Os garotos de 17 e 18 anos estrearam pela seleção espanhola em San Siro e conseguiram contribuir à enorme vitória sobre a Itália

A primeira surpresa foi a convocação. Com desfalques, Luis Enrique chamou dois garotos muito jovens para a fase final da Liga das Nações. A segunda surpresa foi escalar um deles como titular na semifinal diante da Itália, em um San Siro ainda empolgado com o título da Eurocopa. A terceira é que Gavi, 17 anos, lidou muito bem com seu batismo de fogo, assim como Yéremi Pino que entrou em campo no começo do segundo tempo.

Não foram atuações estelares, mas, dentro dos parâmetros possíveis, acabaram contribuindo à vitória da Espanha por 2 a 1 que encerrou a longa invencibilidade da Itália e garantiu vaga na decisão da Liga das Nações, no próximo domingo, contra França ou Bélgica, que se enfrentam nesta quinta-feira. Único vacilo de verdade foi de Pino, no meio do segundo tempo, com um recuo de cabeça que acabou permitindo o gol italiano.

Desfalcado de nomes como Thiago, Fabián Ruiz e Carlos Soler, Luis Enrique escalou Gavi como titular. Foi apenas o quarto jogo do garoto desde o começo em um time adulto. Acabou de ser promovido no Barcelona. Ele ficou em campo até os 38 minutos do segundo tempo no jogo mais longo da sua curta carreira no futebol profissional.

Escalado pelo lado direito do meio-campo, lidou bem com suas missões. Em comparação com Sergio Busquets e Koke, seus parceiros de setor, foi quem menos tocou na bola e quem menos tentou passes, mas teve um bom aproveitamento. Errou apenas seis de 53. Deu dois dribles e se destacou na quantidade de desarmes, com quatro, líder da Espanha no quesito. Usou a vitalidade de um adolescente para dar mais segurança ao meio-campo.

E fez boas jogadas. Como o contra-ataque que puxou no final do primeiro tempo para a finalização de Oyarzabal que parou em Donnarumma e depois do intervalo acionando o colega Pino, que cruzou para o meia-atacante da Real Sociedad – um dos melhores em campo – cabecear para fora em boa situação. Considerando a fogueira em que entrou, fez uma boa estreia para um garoto que tinha apenas 363 minutos como jogador profissional.

“Nós o conhecemos e sabemos como é.
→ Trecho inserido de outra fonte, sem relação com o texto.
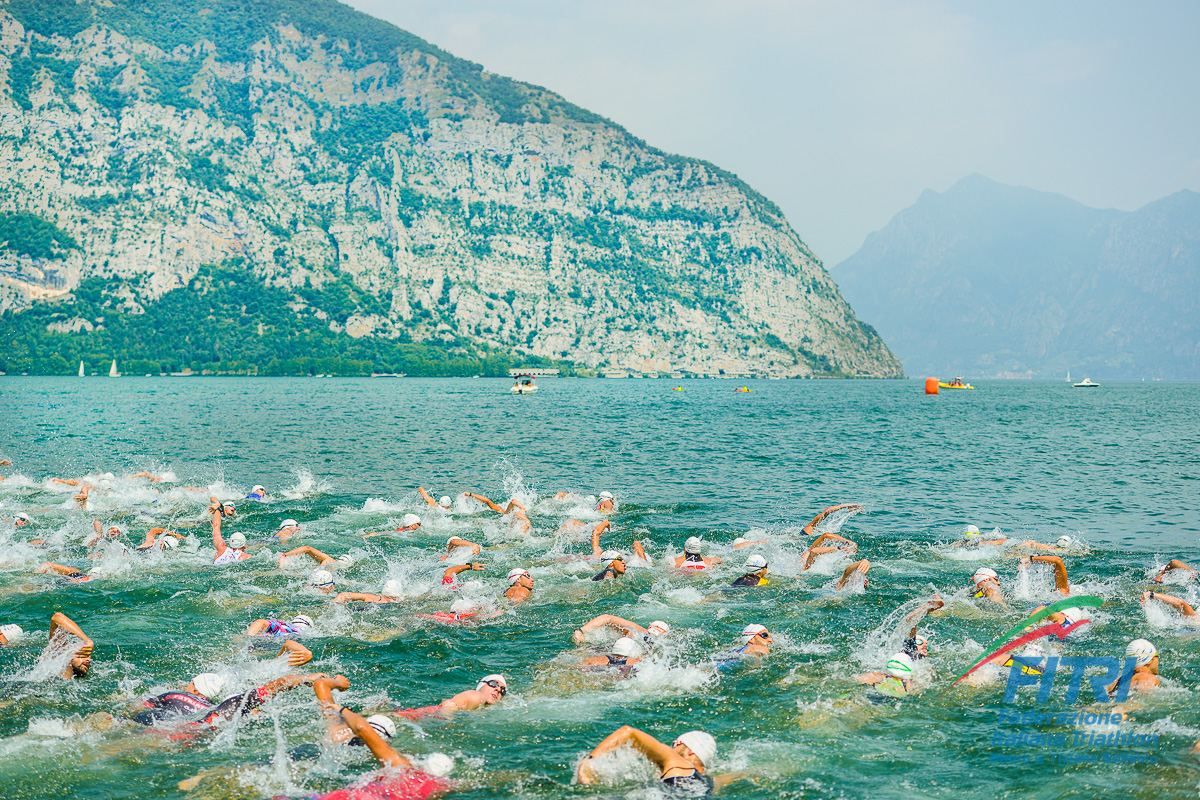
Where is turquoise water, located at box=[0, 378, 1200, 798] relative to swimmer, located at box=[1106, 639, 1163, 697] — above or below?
below

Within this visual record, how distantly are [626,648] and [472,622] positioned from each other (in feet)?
14.3

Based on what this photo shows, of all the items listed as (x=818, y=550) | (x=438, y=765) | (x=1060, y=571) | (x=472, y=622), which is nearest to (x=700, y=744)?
(x=438, y=765)

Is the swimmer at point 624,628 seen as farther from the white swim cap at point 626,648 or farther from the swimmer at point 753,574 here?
the swimmer at point 753,574

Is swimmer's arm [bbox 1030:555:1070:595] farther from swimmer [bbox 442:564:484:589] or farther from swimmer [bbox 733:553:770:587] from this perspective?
swimmer [bbox 442:564:484:589]

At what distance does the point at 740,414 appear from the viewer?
10038cm

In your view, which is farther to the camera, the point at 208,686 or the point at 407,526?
the point at 407,526

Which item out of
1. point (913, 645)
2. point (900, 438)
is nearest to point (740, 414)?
point (900, 438)

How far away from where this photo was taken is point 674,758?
31.2 feet

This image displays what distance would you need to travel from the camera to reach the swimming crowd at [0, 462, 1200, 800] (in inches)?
380

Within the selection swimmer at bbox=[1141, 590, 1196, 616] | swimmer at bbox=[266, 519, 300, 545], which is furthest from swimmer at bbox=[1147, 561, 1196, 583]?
swimmer at bbox=[266, 519, 300, 545]

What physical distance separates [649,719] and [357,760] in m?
4.23

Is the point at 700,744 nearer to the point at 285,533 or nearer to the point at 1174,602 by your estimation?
the point at 1174,602

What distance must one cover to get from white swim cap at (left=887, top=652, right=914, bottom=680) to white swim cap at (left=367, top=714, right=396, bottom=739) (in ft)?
25.3

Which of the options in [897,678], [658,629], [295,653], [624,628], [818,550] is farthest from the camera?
[818,550]
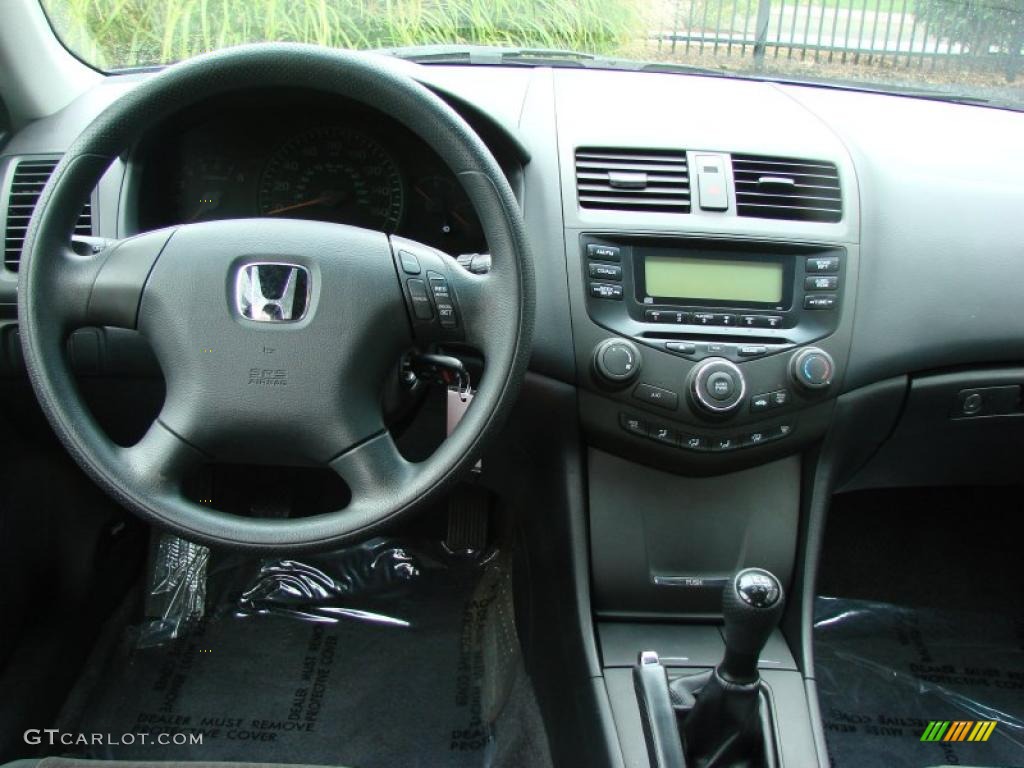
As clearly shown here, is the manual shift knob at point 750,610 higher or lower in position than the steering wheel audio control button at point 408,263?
lower

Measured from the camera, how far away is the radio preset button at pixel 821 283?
4.57ft

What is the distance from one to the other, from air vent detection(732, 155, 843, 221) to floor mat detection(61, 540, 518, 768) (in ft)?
3.29

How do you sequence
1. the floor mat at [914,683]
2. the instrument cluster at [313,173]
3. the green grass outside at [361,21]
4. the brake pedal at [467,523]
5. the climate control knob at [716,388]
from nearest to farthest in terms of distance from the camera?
the climate control knob at [716,388] < the instrument cluster at [313,173] < the green grass outside at [361,21] < the floor mat at [914,683] < the brake pedal at [467,523]

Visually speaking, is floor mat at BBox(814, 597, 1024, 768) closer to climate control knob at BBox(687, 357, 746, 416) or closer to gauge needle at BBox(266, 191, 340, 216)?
climate control knob at BBox(687, 357, 746, 416)

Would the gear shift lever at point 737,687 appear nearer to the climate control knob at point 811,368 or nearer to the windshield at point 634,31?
the climate control knob at point 811,368

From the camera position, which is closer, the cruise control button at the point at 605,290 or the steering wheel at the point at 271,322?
the steering wheel at the point at 271,322

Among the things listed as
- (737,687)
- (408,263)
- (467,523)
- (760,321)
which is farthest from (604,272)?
(467,523)

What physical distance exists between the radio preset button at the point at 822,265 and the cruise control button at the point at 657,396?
28 centimetres

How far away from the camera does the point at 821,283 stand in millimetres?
1396

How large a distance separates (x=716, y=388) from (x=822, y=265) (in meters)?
0.26

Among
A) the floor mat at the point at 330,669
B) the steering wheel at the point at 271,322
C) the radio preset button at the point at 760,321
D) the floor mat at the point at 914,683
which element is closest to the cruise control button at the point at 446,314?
the steering wheel at the point at 271,322

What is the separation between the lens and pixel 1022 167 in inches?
62.3

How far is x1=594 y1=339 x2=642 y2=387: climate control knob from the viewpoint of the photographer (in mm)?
1349

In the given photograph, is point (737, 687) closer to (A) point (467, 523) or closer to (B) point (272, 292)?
(B) point (272, 292)
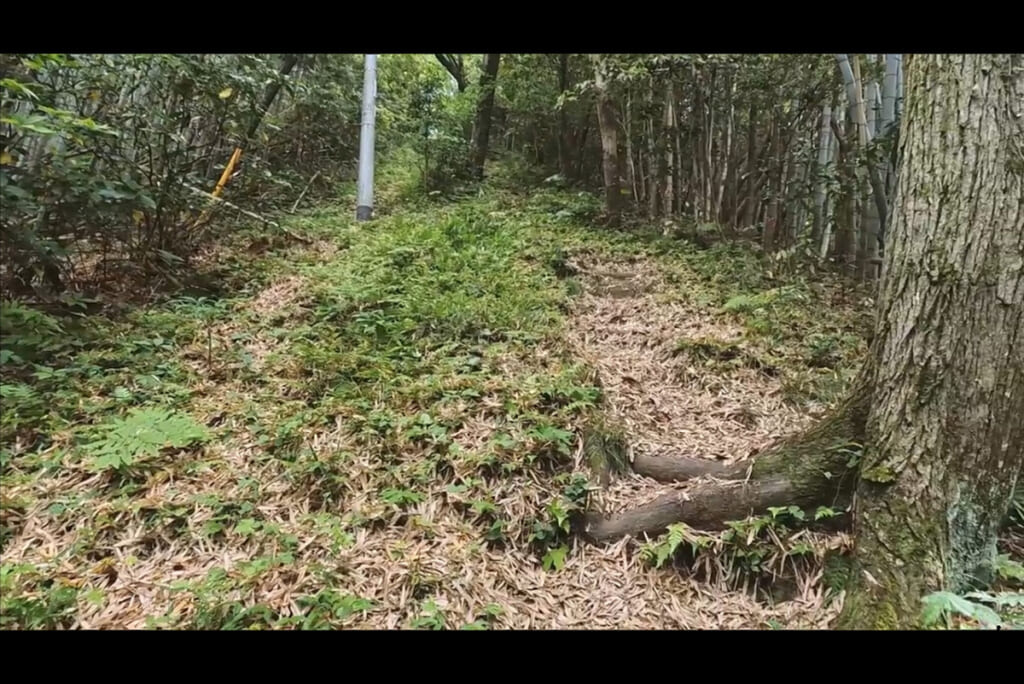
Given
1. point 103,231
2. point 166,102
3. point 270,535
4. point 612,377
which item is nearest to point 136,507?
point 270,535

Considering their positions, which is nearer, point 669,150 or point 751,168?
point 751,168

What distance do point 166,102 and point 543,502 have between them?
4.87m

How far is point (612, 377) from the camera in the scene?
14.2ft

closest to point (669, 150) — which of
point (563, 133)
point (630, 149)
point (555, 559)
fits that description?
point (630, 149)

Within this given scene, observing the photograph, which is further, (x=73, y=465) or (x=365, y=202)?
(x=365, y=202)

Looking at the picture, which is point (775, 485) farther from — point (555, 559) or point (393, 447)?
point (393, 447)

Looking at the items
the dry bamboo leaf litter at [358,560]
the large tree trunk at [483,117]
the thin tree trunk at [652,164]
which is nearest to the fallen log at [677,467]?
the dry bamboo leaf litter at [358,560]

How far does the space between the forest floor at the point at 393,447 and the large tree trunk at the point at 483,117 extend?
5.58 m

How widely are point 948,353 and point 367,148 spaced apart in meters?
7.92

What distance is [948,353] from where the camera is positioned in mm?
2275

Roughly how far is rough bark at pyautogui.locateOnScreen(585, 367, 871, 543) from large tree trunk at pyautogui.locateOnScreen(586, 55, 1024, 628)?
0.21 meters

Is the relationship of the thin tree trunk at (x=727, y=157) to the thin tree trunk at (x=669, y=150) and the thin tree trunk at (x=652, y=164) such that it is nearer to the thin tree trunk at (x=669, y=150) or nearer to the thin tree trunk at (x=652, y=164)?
the thin tree trunk at (x=669, y=150)
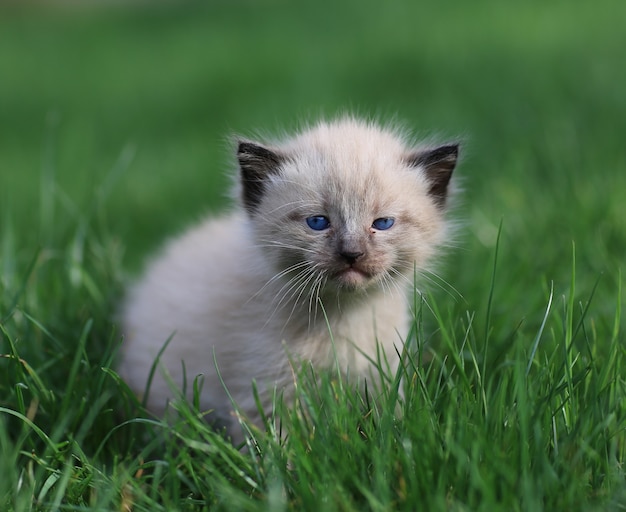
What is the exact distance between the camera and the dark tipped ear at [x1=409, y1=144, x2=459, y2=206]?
2.83 meters

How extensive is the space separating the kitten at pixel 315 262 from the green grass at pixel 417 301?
0.23 metres

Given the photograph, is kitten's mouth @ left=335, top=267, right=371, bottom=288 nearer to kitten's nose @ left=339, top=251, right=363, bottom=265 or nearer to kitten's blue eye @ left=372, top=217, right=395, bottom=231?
kitten's nose @ left=339, top=251, right=363, bottom=265

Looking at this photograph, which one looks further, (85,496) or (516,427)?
(85,496)

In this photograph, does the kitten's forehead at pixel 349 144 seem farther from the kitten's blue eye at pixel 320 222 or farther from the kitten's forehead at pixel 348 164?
the kitten's blue eye at pixel 320 222

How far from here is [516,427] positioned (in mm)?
2070

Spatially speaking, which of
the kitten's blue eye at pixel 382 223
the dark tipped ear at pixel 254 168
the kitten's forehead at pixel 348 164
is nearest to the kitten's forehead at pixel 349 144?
the kitten's forehead at pixel 348 164

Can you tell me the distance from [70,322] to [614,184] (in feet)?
9.67

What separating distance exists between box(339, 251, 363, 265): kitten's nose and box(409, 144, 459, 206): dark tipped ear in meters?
0.53

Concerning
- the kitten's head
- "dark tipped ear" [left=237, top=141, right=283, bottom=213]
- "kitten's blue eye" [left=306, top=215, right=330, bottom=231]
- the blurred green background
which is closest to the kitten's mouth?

Evidentemente não é normal essa situação, um jogador com essa personalidade e esse futebol (com essa idade), mas tem um perfil de meia interior típico do nosso sistema e é um jogador capaz de jogar entre as linhas, que tem capacidade para o último passe, condições físicas sensacionais, personalidade como vimos. Será o futuro da seleção”, afirmou o técnico Luis Enrique.

Pino é mais experiente. Vem atuando pelo Villarreal desde a temporada passada. Fez 46 jogos e foi titular na final da Liga Europa contra o Manchester United. Mais acostumado a esse tipo de ocasião, mas ainda é um garoto de 18 anos. Entrou no lugar de Ferrán Torres, que havia feito os dois gols, aos quatro minutos da etapa final. Mesmo com pouco tempo em campo, foi um dos principais criadores da Espanha, com três passes para finalização, empatado com Oyarzabal nessa estatística.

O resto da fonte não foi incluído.